- _PASSAGE_
------------------------------------------------------------------------

Quantum State Transfer in Semiconductor Quantum Dot Arrays

Quantum Colloquium

The recent progress in the fabrication and control of semiconductor quantum dot arrays
signals a substantial leap towards scalability and towards the implementation of new
functionalities in the field of quantum information, computation and simulation[1]. An
example of this, is the transfer of quantum information between distant sites, an
indispensable part of large-scale quantum information processing.
Great effort is currently being devoted to the investigation of hole spin qubits in quantum
dots owing to their long coherence time resulting from the weak hyperfine coupling to
nuclear spins and rapid operation time due to the inherently strong spin-orbit interaction
(SOI) [2-5].
In this talk I will discuss pulse-based protocols based on shortcuts to adiabaticity, which
allow to transfer spin holes directly between edges of a quantum dot chain with high
fidelity. I will show how the spin polarization of the transferred holes can be controlled
by tuning the ratio between the SOI and the spin conserving tunneling rate. Also, I will
discuss how to transfer entangled hole spins between edge dots and the feasibility of
quantum dot arrays to distribute information between distant sites and perform one qubit
gates in parallel [6].
An alternative way to transfer directly information between distant sites, is to use
protected topological edge states in systems with non-trivial topology. I will briefly
discuss the long-range particle dynamics mediated by edge states in different quantum
dot array configurations, which can be experimentally detected with QDs charge
detectors, and which opens a new avenue for quantum state transfer protocols in low
dimensional topological lattices [7].

[1] S. G. J. Philips, et al., Nature 609, 919 (2022); I. Seidler, et al., npj QI 8, 100 (2022); A.
Zwerver et al., PRX Quantum 4, 030303 (2023)
[2] D. Jirovec et al., Nature Mat., 20, 1106 (2021)
[3]G. Scappucci et al., Nature Rev. Mat., 6, 926 (2021)
[4] D. Jirovec et al., Phys Rev B, 128, 126803 (2022)
[5]D. Fernández-Fernández et al., Phys. Rev. Appl. 8, 054090 (2022); D. Fernández-Fernández,
et al., J. Phys. Mater. 6 034004 (2023).
[6] D. Fernández-Fernández, Y. Ban, G. Platero arXiv: 2312.04631 (2023)
[7] B. Pérez-González et al., Phys. Rev. Lett. 123, 126401 (2019); J. Zurita et al.,Quantum,7,
1043 (2023).

------------------------------------------------------------------------

Please copy everything from "[5]D. Fernández-Fernández et" down to "1043 (2023)." in the quantum state transfer abstract above, word for word.

------------------------------------------------------------------------

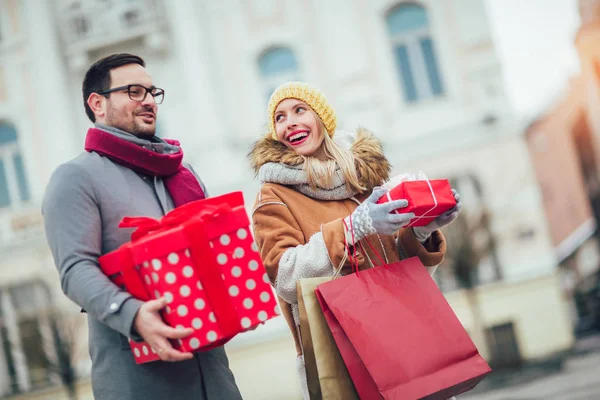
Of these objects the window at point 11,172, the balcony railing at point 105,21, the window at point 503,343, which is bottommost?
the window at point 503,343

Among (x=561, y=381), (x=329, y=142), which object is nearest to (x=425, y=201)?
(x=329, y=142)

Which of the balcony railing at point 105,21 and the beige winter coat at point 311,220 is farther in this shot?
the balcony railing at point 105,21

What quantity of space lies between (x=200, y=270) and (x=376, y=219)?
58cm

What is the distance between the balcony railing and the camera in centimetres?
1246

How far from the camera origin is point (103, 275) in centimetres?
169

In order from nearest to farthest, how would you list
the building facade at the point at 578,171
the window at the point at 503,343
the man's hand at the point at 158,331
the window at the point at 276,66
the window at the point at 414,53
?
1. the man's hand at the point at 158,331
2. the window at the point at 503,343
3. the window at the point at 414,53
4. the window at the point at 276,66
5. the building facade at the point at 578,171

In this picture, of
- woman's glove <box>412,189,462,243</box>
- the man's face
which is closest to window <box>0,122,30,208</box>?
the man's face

------------------------------------------------------------------------

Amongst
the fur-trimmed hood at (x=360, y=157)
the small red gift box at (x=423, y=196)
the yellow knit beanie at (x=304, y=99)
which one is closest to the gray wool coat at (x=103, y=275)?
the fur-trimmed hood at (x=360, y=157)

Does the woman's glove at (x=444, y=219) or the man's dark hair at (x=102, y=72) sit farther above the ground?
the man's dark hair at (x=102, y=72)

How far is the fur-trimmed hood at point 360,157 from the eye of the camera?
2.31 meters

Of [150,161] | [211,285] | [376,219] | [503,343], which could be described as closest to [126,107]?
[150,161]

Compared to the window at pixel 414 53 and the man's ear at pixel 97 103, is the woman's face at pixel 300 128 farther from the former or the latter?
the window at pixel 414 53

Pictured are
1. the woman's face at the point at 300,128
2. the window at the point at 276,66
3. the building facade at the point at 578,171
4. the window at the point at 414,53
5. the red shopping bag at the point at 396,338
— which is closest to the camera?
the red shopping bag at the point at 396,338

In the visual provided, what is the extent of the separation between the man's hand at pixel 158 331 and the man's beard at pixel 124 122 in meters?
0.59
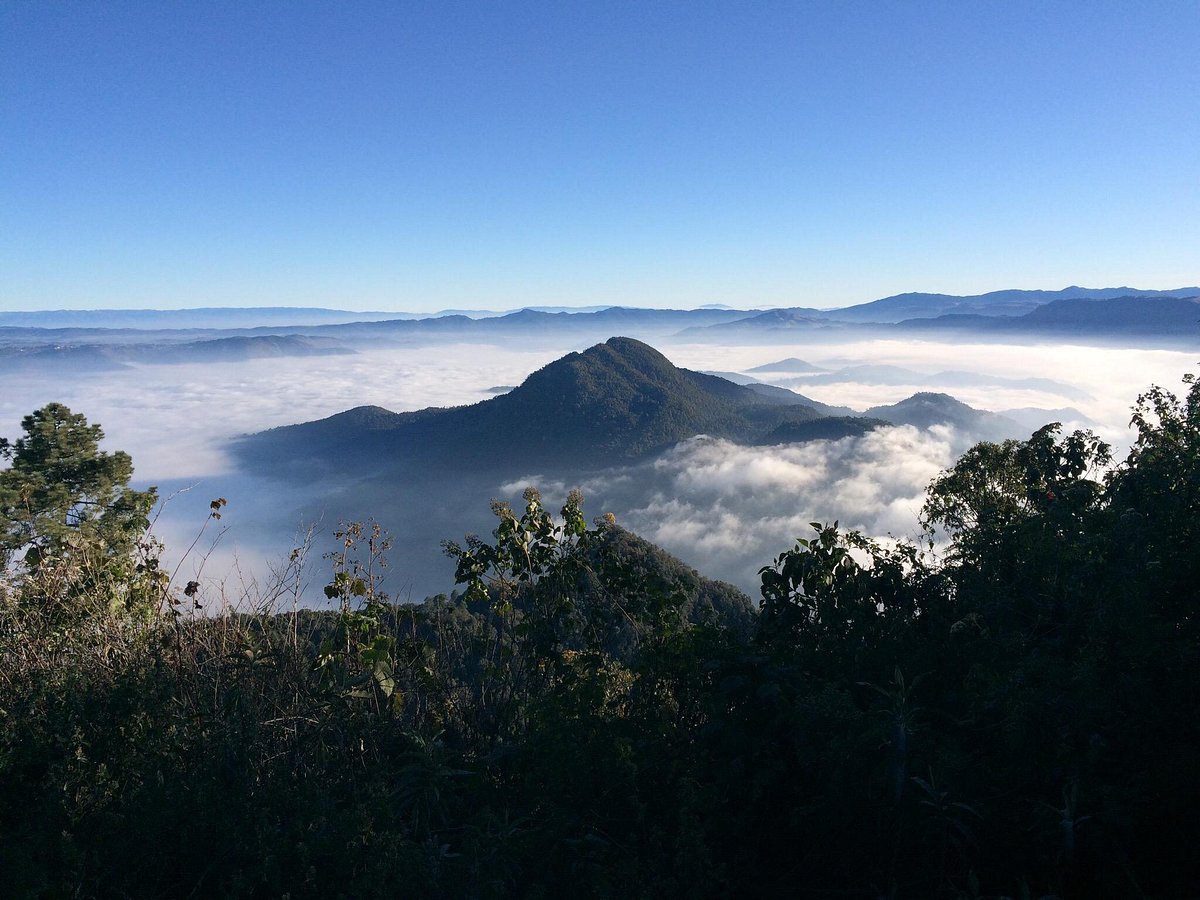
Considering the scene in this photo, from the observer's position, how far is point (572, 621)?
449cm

------------------------------------------------------------------------

- _EXPECTED ANSWER_
[5]D. Fernández-Fernández et al., Phys. Rev. Appl. 8, 054090 (2022); D. Fernández-Fernández,
et al., J. Phys. Mater. 6 034004 (2023).
[6] D. Fernández-Fernández, Y. Ban, G. Platero arXiv: 2312.04631 (2023)
[7] B. Pérez-González et al., Phys. Rev. Lett. 123, 126401 (2019); J. Zurita et al.,Quantum,7,
1043 (2023).